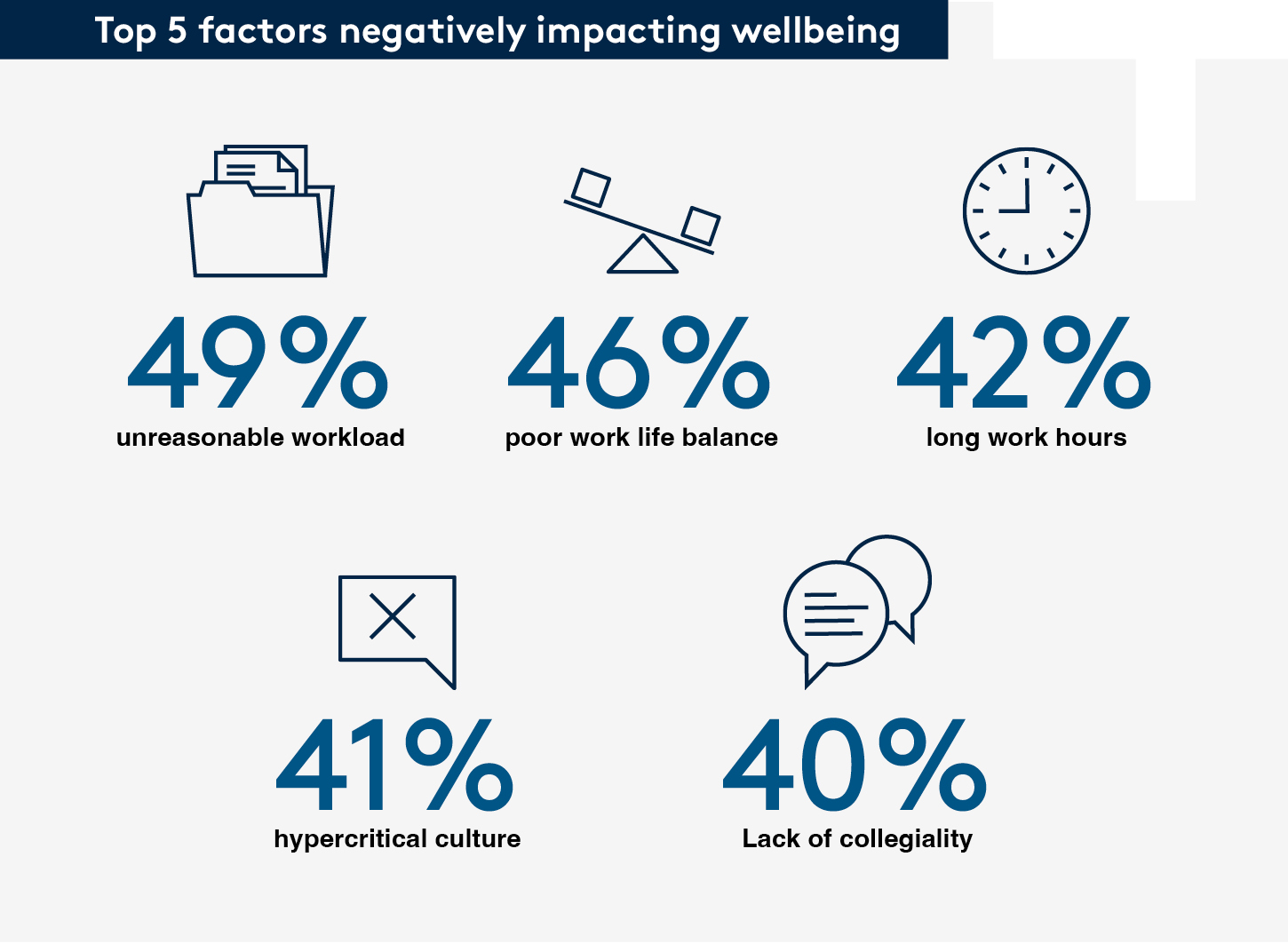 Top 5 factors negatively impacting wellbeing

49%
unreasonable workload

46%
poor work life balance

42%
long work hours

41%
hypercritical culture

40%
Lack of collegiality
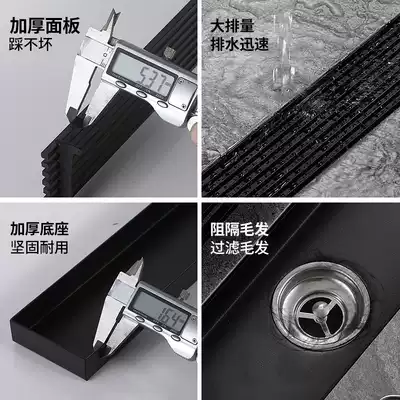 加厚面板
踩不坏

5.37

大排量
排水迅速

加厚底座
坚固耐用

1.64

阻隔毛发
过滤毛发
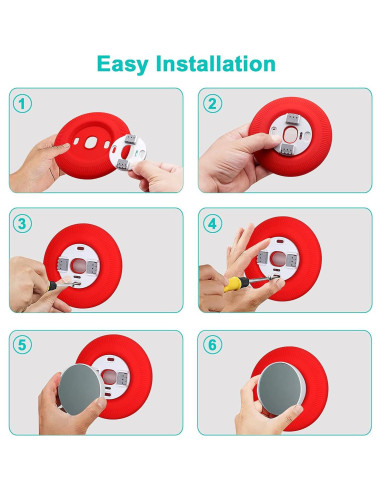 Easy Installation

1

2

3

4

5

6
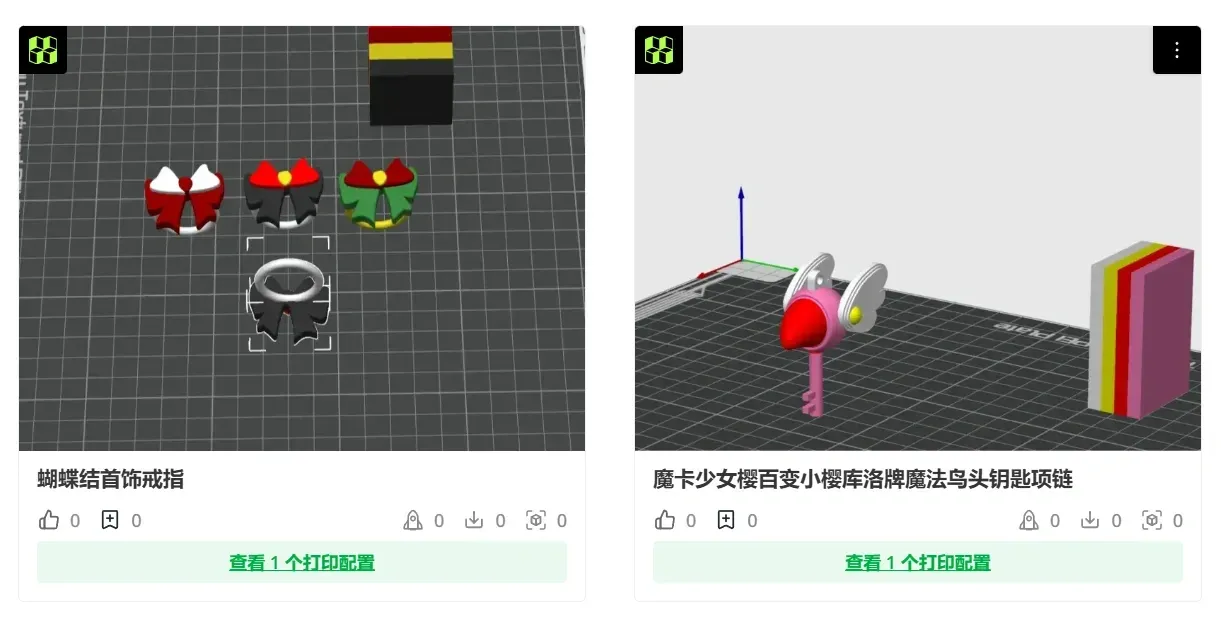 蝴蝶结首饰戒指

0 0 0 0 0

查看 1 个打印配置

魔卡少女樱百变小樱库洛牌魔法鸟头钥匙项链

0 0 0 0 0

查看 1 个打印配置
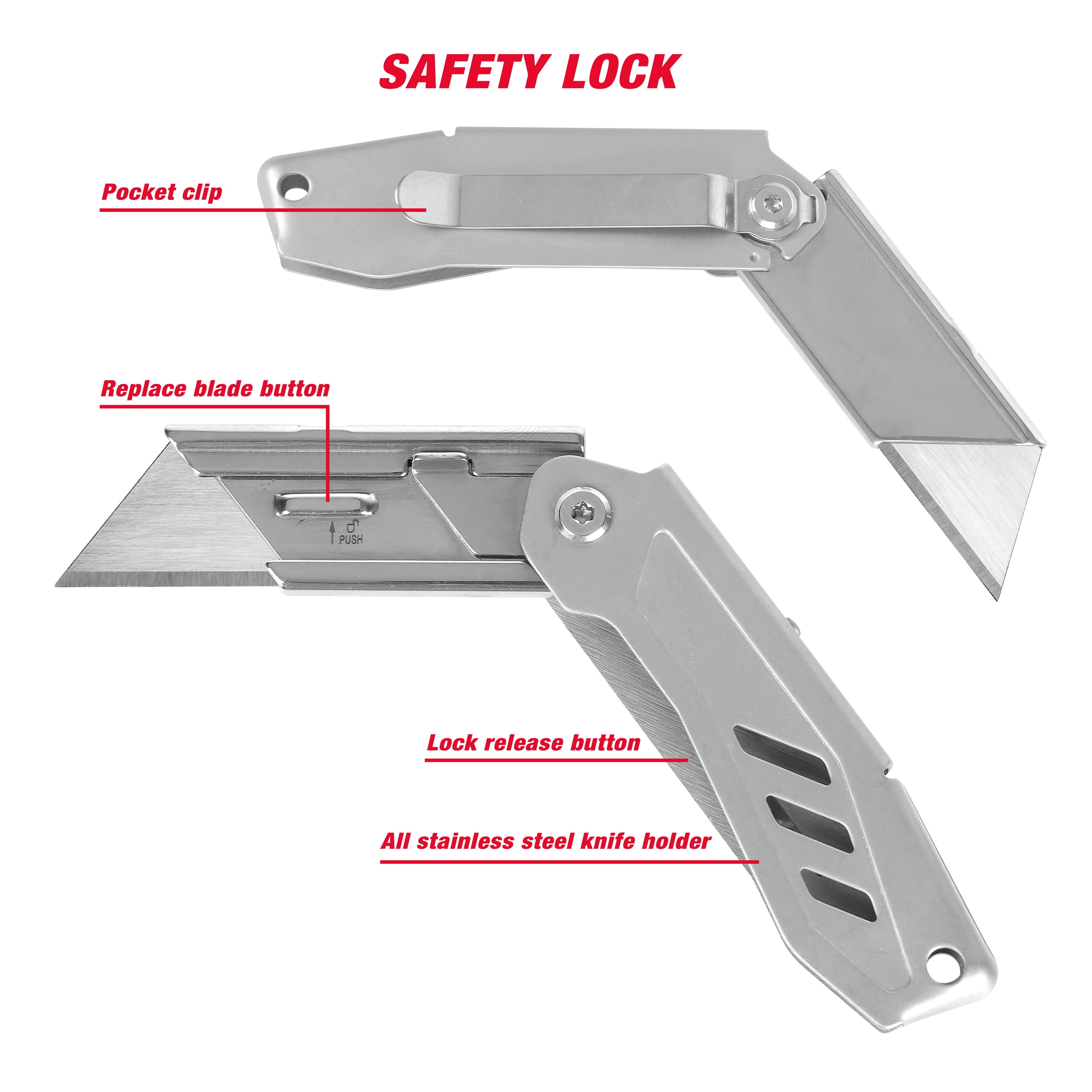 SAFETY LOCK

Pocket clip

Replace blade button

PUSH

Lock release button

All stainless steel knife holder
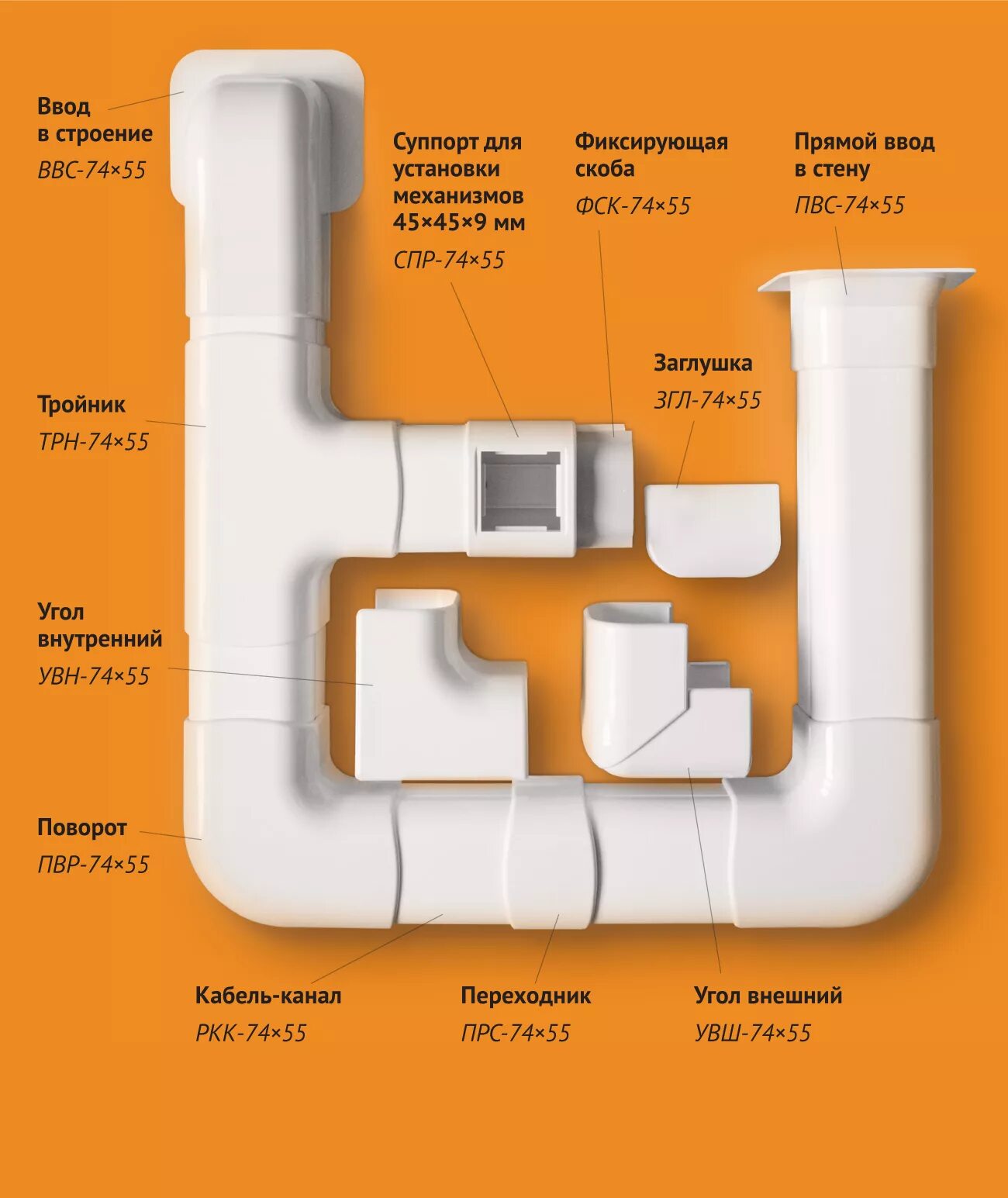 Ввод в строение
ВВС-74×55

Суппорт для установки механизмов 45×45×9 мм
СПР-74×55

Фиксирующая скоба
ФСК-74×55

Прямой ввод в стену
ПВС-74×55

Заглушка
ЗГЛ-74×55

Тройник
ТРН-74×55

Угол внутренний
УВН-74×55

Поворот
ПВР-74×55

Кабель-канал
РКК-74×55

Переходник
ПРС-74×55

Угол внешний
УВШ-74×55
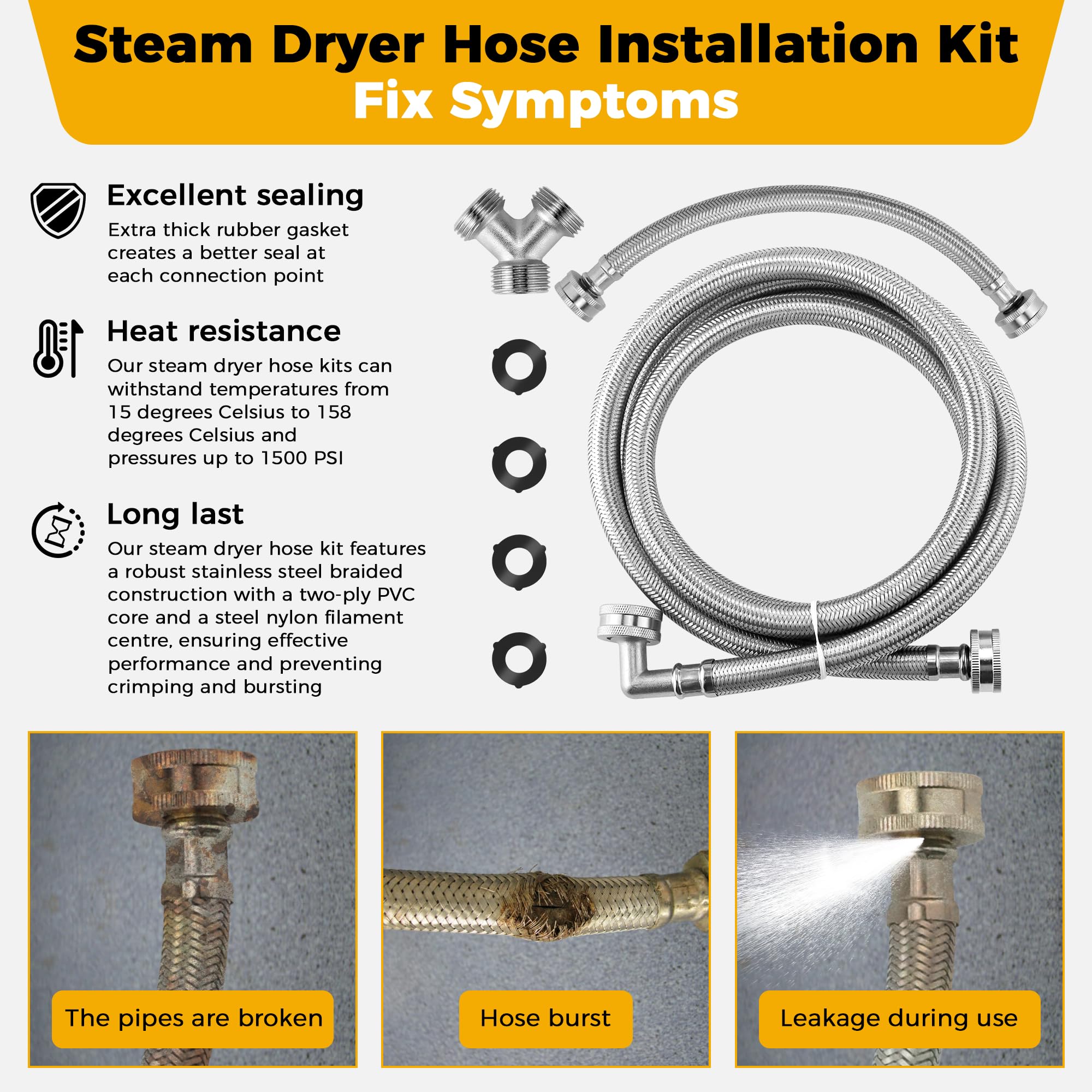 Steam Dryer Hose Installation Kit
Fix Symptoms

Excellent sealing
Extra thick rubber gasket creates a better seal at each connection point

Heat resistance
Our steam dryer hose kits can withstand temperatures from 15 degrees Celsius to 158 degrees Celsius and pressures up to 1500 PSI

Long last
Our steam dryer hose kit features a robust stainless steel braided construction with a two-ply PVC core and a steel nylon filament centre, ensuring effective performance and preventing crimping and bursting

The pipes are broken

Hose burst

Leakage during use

Task instructions: Restate the listing above word for word and skip each picture.

Written solution:
 Top 5 factors negatively impacting wellbeing

49%
unreasonable workload

46%
poor work life balance

42%
long work hours

41%
hypercritical culture

40%
Lack of collegiality
 加厚面板
踩不坏

5.37

大排量
排水迅速

加厚底座
坚固耐用

1.64

阻隔毛发
过滤毛发
 Easy Installation

1

2

3

4

5

6
 蝴蝶结首饰戒指

0 0 0 0 0

查看 1 个打印配置

魔卡少女樱百变小樱库洛牌魔法鸟头钥匙项链

0 0 0 0 0

查看 1 个打印配置
 SAFETY LOCK

Pocket clip

Replace blade button

PUSH

Lock release button

All stainless steel knife holder
 Ввод в строение
ВВС-74×55

Суппорт для установки механизмов 45×45×9 мм
СПР-74×55

Фиксирующая скоба
ФСК-74×55

Прямой ввод в стену
ПВС-74×55

Заглушка
ЗГЛ-74×55

Тройник
ТРН-74×55

Угол внутренний
УВН-74×55

Поворот
ПВР-74×55

Кабель-канал
РКК-74×55

Переходник
ПРС-74×55

Угол внешний
УВШ-74×55
 Steam Dryer Hose Installation Kit
Fix Symptoms

Excellent sealing
Extra thick rubber gasket creates a better seal at each connection point

Heat resistance
Our steam dryer hose kits can withstand temperatures from 15 degrees Celsius to 158 degrees Celsius and pressures up to 1500 PSI

Long last
Our steam dryer hose kit features a robust stainless steel braided construction with a two-ply PVC core and a steel nylon filament centre, ensuring effective performance and preventing crimping and bursting

The pipes are broken

Hose burst

Leakage during use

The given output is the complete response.